Blocking access to necessary medical treatment for people who have been injured violates the government's obligations to respect and protect the right to life and not to subject anyone to inhuman treatment, Human Rights Watch said.

Human Rights Watch interviewed six witnesses from the town of Daraa, ten from Harasta, and four from Douma, towns where protests took place on Friday April 8. Those interviewed included four doctors, four injured protesters, formerly detained protesters, and families of wounded protesters.

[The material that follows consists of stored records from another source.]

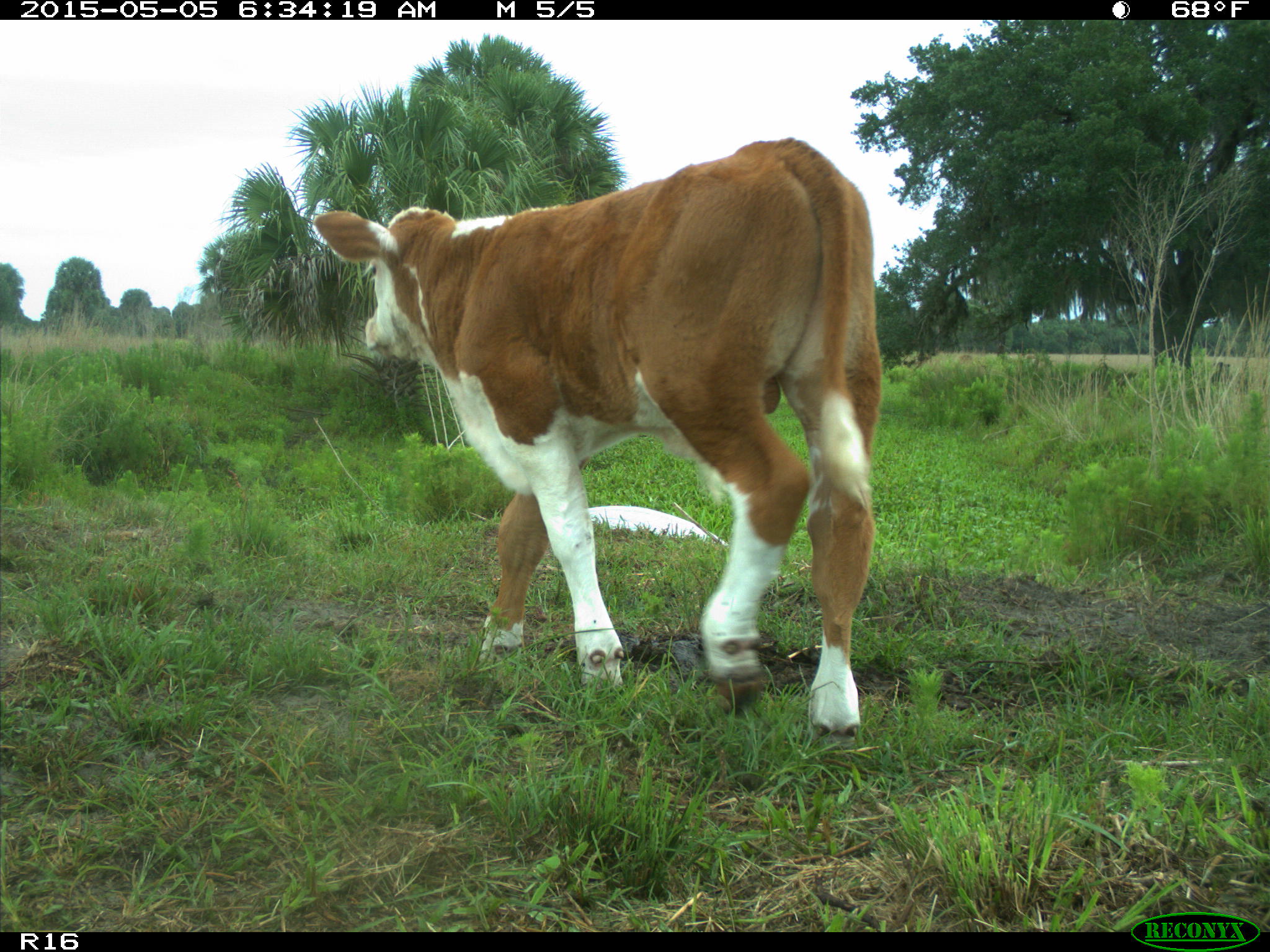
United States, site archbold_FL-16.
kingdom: Animalia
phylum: Chordata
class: Mammalia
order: Artiodactyla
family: Bovidae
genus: Bos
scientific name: Bos taurus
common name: domestic cow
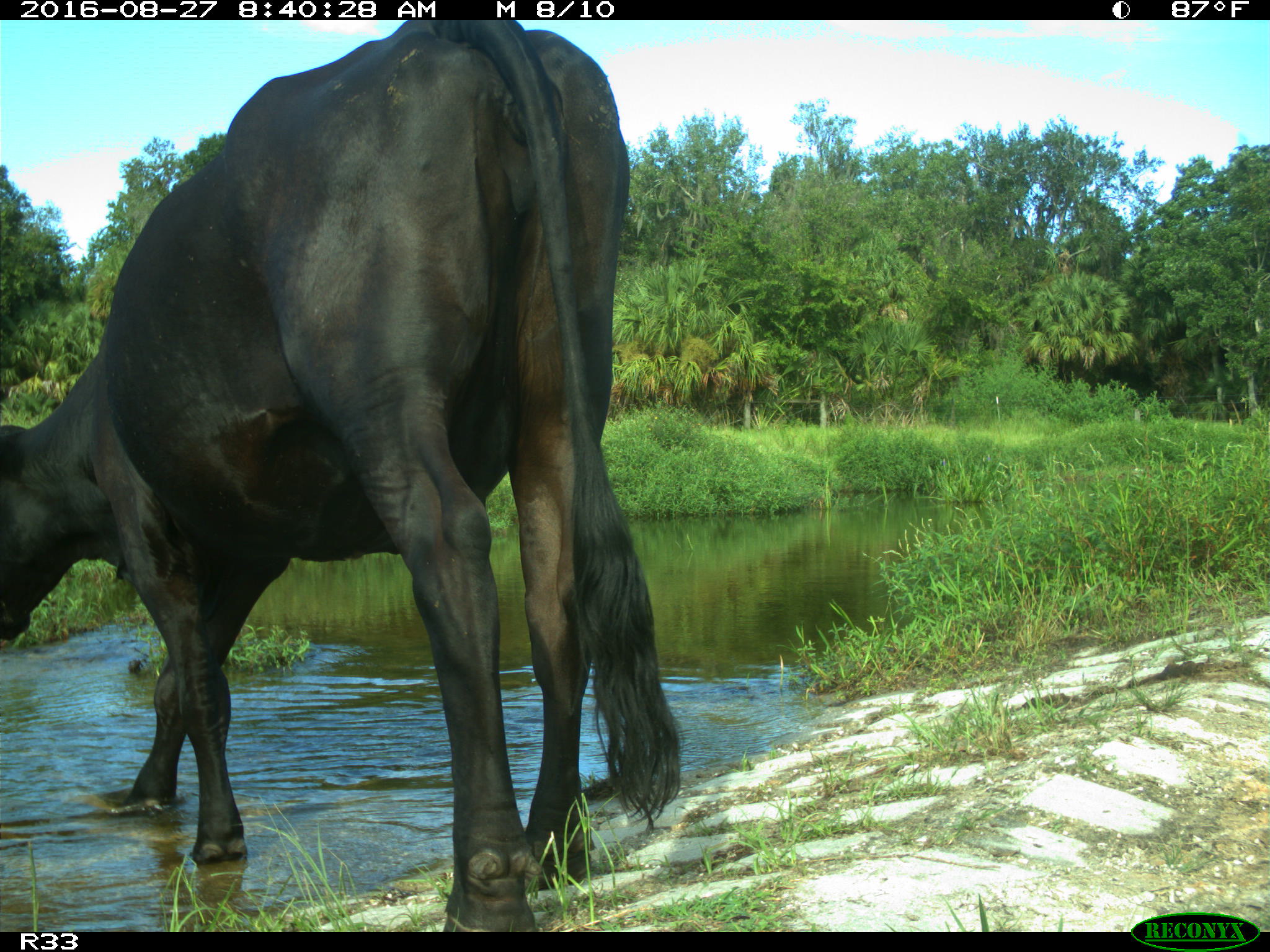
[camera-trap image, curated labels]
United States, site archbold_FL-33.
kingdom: Animalia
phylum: Chordata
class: Mammalia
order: Artiodactyla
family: Bovidae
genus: Bos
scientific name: Bos taurus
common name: domestic cow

Human Rights Watch confirmed that at least 28 people were killed in protests in the three towns on that day. Syrian human rights groups provided a list of 27 protesters killed in Daraa on April 8, and Human Rights Watch confirmed the death of at least one additional protester in Douma. Protests also took place in Qamishli, Derbassiye, Banyas, Amuda, Homs, Latakia, Tartous, and Arbeen, but Human Rights Watch was unable to obtain reliable information about any casualties in these towns.

"Syria's leaders talk about political reform, but they meet their people's legitimate demands for reform with bullets," said Sarah Leah Whitson, director of the Middle East and North Africa division at Human Rights Watch. "They accuse the protesters of inciting divisions in Syria's society, but the violence of their security forces is what is harming Syria the most."